I'm writing a simple Lisp in C without any external dependencies (please do not link the BuildYourOwnLisp), and I'm following this guide as a basis to parse the Lisp. It describes two steps in tokenising a S-exp, those steps being:
- Put spaces around every paranthesis
- Split on white space
The first step is easy enough, I wrote a trivial function that replaces certain substrings with other substrings, but I'm having problems with the second step. In the article it only uses the string "Lisp" in its examples of S-exps; if I were to use strtok()
to blindly split by whitespace, any string in a S-exp that had a space within it would become fragmented and interpreted incorrectly by my Lisp. Obviously, a language limited to single-word strings isn't very useful.
How would I write a function that splits a string by white space, besides when the text is in between two double quotes?
I've tried using regex, but from what I can see of the POSIX regex.h library and PCRE, just extracting the matches would be incredibly laborious in terms of the amount of auxillary code I'd have to write, which would only serve to bloat my codebase. Besides, one of my goals with this project was to use only ANSI C, or, if need be, C99, solely for the sake of portability - fiddling with the POSIX library and the Win32 API would just fatten my code and make moving my lisp around a nightmare.

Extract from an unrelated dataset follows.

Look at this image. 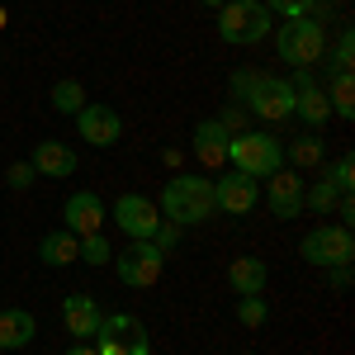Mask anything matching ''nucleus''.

When researching this problem I came across this StackOverflow answer; but the approved answer only sends the tokenised string onto stdout, which isn't useful for me; I'd ideally have the tokens in a char**
so that I could then parse them into useful in memory data structures.
As well as this, the approved answer on the aforementioned SO question is written to be restricted to specifically my problem - ideally, I'd have myself a general purpose function that would allow me to tokenise a string, except when a substring is between two of charachter x. This isn't a huge deal, it's just that I'd like my codebase to be clean and composable.